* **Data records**
-*-

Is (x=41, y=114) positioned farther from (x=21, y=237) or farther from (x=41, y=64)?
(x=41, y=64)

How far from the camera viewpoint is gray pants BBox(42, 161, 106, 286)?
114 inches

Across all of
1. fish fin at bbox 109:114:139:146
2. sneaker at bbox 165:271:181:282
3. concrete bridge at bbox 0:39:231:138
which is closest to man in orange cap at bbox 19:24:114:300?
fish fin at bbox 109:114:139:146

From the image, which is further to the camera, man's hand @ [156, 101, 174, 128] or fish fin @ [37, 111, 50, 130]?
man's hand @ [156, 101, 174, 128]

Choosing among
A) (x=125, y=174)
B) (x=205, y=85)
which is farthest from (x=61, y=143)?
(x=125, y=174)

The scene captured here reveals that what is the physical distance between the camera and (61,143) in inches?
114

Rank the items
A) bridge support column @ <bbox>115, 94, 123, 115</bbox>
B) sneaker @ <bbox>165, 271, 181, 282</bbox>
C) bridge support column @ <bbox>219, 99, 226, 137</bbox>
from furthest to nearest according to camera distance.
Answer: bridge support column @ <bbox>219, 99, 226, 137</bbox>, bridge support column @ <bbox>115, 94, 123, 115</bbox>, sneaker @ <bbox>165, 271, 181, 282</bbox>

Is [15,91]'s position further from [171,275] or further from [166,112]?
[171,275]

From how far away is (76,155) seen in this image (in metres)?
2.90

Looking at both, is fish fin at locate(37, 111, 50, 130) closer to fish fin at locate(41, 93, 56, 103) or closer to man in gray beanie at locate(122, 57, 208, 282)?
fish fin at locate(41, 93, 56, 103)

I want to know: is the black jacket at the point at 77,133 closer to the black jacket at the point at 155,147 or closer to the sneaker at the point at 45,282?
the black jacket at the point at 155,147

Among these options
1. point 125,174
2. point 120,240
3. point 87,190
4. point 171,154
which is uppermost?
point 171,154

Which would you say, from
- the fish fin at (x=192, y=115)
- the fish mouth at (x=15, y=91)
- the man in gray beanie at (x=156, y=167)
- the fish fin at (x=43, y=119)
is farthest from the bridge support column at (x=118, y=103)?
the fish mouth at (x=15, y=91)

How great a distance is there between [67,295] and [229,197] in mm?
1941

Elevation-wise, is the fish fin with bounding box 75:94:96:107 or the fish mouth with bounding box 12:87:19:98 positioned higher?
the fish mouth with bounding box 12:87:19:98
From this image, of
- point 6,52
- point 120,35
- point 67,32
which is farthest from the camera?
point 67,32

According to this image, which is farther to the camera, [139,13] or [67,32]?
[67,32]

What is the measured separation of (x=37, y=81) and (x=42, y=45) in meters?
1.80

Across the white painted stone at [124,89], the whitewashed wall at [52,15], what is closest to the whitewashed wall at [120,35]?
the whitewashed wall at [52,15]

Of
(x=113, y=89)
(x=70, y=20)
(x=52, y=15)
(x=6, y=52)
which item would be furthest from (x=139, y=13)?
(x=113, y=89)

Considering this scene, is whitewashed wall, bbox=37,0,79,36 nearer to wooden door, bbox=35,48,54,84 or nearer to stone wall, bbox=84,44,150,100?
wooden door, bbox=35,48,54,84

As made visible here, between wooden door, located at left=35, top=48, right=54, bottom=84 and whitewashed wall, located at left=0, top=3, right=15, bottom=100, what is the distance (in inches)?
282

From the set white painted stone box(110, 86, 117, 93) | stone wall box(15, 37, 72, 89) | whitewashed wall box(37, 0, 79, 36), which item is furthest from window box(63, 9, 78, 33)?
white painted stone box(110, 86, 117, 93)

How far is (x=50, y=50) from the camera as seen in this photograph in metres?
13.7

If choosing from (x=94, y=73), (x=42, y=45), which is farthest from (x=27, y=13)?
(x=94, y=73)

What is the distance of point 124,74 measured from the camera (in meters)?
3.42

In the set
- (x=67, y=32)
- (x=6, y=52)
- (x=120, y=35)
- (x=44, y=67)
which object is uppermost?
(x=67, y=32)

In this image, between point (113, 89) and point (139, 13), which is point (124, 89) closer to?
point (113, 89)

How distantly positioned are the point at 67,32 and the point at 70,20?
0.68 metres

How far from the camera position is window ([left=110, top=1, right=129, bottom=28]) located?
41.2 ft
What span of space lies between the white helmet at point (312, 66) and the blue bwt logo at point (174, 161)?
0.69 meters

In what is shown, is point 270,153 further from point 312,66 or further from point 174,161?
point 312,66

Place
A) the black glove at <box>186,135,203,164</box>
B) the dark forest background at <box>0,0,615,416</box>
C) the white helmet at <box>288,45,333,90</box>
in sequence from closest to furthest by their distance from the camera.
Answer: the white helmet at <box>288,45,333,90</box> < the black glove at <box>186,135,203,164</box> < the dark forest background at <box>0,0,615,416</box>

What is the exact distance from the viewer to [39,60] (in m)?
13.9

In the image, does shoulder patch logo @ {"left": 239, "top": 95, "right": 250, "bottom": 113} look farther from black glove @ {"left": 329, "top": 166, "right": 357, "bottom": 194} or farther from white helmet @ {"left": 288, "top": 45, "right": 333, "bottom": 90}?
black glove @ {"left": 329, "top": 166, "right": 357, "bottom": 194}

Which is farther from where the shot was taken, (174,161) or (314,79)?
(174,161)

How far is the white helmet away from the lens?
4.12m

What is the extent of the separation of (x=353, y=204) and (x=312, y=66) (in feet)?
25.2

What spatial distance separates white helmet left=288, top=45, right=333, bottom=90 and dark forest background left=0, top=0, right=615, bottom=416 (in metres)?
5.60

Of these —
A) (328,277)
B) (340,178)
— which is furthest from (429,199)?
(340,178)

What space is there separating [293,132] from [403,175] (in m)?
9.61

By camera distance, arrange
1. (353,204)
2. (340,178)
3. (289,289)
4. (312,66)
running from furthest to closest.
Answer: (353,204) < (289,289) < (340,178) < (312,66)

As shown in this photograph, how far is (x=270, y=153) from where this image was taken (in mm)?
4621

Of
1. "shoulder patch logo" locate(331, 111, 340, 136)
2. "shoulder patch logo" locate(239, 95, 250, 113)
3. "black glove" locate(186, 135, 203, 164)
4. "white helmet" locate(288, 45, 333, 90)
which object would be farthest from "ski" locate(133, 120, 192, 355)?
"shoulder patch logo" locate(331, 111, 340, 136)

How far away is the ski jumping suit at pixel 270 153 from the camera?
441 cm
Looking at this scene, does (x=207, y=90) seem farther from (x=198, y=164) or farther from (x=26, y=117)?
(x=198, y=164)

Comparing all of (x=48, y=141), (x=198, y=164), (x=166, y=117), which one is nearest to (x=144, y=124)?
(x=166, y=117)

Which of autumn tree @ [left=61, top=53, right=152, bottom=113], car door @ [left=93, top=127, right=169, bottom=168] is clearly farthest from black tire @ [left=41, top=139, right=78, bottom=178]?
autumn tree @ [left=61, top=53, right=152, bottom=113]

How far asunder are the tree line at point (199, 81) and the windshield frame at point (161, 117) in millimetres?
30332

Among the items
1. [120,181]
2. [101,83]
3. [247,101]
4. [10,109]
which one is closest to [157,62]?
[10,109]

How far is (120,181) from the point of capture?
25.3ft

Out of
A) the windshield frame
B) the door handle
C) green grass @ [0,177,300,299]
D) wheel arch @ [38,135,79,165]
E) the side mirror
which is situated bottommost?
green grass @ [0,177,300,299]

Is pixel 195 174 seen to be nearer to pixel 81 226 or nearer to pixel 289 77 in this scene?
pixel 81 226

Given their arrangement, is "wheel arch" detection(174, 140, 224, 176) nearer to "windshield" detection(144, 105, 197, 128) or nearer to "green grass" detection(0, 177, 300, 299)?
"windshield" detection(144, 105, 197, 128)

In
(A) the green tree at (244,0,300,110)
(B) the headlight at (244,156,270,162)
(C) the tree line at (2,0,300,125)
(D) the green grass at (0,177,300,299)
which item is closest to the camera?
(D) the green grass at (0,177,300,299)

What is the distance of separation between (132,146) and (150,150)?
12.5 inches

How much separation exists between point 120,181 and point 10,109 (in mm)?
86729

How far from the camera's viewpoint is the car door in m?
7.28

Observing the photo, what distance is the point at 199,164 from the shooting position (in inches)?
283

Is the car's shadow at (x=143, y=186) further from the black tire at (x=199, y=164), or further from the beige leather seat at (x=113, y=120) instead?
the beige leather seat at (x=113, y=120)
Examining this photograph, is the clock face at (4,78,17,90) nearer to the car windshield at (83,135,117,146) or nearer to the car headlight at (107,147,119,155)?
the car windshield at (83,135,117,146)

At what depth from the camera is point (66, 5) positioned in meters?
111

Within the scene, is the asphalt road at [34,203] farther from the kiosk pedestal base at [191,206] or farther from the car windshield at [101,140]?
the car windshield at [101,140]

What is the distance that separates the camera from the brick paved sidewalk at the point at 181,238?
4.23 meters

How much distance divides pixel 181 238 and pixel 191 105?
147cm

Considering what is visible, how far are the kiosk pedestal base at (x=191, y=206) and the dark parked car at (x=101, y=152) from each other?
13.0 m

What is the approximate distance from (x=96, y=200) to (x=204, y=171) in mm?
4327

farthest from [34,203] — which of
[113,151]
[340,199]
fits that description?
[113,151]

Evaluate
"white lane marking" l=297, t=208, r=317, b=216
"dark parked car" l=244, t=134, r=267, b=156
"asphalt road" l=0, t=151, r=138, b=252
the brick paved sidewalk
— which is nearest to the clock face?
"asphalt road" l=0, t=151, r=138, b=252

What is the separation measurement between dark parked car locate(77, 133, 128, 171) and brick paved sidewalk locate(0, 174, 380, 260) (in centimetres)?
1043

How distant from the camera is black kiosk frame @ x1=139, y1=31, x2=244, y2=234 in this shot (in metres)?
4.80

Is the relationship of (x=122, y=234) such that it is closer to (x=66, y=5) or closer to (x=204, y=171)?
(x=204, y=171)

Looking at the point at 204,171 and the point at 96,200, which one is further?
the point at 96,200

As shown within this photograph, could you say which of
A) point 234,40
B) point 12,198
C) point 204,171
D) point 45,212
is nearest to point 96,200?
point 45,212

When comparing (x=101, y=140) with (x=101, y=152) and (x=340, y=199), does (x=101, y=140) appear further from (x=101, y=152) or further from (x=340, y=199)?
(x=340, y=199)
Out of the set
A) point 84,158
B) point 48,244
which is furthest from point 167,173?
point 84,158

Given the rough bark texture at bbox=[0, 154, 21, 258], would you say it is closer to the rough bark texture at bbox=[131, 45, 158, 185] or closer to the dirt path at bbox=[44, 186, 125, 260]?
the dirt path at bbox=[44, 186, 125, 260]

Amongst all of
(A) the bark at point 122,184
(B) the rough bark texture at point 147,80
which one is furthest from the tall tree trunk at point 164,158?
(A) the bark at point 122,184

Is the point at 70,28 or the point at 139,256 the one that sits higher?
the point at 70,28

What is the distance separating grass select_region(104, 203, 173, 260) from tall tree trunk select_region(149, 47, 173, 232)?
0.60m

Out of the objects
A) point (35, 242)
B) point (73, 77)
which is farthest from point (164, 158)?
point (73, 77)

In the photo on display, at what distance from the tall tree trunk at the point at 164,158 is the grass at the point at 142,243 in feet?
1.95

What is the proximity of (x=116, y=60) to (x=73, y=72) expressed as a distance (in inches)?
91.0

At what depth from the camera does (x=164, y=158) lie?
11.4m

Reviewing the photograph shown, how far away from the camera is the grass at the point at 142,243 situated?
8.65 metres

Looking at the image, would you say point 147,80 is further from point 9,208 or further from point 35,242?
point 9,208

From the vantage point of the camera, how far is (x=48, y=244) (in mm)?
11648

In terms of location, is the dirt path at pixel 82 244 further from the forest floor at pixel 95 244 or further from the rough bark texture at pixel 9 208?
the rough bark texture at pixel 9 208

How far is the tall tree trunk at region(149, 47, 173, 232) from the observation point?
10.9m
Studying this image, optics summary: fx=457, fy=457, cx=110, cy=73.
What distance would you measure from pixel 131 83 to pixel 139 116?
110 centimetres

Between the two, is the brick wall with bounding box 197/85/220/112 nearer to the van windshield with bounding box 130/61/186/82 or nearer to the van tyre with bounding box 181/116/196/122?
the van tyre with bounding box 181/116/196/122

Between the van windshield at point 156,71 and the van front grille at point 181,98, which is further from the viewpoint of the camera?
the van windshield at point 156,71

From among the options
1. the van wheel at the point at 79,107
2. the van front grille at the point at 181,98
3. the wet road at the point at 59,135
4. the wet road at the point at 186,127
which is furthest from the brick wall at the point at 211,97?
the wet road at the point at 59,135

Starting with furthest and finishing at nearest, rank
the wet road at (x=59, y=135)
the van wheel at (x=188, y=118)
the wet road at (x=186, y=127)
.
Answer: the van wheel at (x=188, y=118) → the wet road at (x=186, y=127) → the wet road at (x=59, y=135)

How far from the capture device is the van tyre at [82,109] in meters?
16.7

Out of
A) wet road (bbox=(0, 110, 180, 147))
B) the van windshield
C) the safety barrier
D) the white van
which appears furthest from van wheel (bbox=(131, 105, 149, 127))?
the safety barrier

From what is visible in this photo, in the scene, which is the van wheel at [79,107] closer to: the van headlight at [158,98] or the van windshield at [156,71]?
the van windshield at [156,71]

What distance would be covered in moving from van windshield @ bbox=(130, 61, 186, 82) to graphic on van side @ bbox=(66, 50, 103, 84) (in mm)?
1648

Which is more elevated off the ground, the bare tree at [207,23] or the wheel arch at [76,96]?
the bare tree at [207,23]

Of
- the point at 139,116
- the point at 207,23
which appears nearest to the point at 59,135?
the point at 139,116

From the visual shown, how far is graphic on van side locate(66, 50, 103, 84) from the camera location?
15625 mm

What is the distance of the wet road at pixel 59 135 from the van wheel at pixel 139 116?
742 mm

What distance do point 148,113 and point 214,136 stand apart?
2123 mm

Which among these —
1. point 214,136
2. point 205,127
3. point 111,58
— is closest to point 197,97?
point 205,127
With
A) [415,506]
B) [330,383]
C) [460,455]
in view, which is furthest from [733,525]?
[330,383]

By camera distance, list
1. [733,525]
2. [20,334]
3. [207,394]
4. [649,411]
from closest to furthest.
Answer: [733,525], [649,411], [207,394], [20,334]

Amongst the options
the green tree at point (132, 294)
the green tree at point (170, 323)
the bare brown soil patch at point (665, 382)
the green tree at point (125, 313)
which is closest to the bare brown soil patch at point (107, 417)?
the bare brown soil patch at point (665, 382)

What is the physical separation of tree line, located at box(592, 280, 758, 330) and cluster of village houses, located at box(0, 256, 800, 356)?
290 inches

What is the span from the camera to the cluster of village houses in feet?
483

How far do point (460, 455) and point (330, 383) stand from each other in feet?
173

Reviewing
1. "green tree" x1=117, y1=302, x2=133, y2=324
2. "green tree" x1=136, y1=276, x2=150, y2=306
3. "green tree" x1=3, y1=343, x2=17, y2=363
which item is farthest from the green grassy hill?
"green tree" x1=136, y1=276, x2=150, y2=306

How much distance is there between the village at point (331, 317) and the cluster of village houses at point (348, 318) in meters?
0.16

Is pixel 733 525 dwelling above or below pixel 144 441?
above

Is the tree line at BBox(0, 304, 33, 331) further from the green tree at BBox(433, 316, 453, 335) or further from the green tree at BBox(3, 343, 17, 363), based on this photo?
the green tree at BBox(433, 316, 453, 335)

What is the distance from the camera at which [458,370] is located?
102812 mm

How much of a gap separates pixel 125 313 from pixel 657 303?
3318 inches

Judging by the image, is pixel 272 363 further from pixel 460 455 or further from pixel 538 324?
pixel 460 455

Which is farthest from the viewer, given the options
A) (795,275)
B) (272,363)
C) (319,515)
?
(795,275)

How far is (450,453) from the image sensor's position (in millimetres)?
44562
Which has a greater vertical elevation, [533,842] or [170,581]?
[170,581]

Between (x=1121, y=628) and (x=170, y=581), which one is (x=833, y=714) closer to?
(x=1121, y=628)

-*-

* **GOAL OF THE EXERCISE**
Return exactly the lines from the one containing "What is the distance from" through the last line of the records above, both included, and nothing else.

* **REPLY TO THE TASK**
What is the distance from the camera at which [458,370] is located?
102812 mm

How much of a gap separates pixel 125 313 from pixel 657 303?
3318 inches

Judging by the image, is pixel 272 363 further from pixel 460 455 or further from pixel 538 324?
pixel 460 455

Which is farthest from the viewer, given the options
A) (795,275)
B) (272,363)
C) (319,515)
?
(795,275)

How far is (450,453) from the image sensor's position (in millimetres)?
44562
Which has a greater vertical elevation, [533,842] or [170,581]?
[170,581]

Between (x=1121, y=628) and (x=170, y=581), which one is (x=833, y=714) closer to?
(x=1121, y=628)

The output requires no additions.